<<<<
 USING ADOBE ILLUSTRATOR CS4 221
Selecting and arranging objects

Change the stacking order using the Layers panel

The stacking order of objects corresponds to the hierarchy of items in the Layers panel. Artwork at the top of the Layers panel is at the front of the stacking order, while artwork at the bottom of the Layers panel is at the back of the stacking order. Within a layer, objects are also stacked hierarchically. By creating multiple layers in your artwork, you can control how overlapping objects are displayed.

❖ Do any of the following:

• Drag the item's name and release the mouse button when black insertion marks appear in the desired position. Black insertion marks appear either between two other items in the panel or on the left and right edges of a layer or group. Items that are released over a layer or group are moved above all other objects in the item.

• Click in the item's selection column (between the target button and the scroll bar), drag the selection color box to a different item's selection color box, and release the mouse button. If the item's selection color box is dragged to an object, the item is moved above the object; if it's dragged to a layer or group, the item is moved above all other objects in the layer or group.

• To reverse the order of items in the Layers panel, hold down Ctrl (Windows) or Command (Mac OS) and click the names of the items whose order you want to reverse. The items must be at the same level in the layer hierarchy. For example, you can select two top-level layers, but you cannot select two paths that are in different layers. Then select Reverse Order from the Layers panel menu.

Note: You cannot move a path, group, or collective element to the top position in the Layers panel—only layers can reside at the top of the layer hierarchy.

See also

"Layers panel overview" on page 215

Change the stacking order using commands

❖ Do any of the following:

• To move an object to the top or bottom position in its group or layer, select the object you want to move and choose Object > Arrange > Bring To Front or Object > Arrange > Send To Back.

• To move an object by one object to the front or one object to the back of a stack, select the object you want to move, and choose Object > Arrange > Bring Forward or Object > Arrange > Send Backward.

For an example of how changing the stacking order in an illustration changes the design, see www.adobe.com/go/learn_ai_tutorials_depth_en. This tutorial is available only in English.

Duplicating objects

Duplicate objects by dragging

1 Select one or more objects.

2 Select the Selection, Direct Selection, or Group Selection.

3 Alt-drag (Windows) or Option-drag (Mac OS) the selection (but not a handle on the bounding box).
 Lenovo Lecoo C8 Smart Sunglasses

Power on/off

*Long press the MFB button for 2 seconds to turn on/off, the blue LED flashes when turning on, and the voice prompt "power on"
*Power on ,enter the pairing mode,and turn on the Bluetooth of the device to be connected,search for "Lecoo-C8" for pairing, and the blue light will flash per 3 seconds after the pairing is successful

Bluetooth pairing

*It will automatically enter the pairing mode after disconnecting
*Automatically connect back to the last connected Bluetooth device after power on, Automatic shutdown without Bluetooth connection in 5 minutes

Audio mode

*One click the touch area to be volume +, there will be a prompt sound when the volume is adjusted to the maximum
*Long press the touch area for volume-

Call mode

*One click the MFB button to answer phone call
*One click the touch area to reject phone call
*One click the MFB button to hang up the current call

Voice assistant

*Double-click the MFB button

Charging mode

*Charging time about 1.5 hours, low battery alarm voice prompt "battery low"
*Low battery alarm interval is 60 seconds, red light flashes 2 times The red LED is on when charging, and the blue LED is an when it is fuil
>>>>
▶ **What is being asked**
If a line in the records includes the string "position", copy it.

▶ **Reply**
• Drag the item's name and release the mouse button when black insertion marks appear in the desired position. Black insertion marks appear either between two other items in the panel or on the left and right edges of a layer or group. Items that are released over a layer or group are moved above all other objects in the item.
Note: You cannot move a path, group, or collective element to the top position in the Layers panel—only layers can reside at the top of the layer hierarchy.
• To move an object to the top or bottom position in its group or layer, select the object you want to move and choose Object > Arrange > Bring To Front or Object > Arrange > Send To Back.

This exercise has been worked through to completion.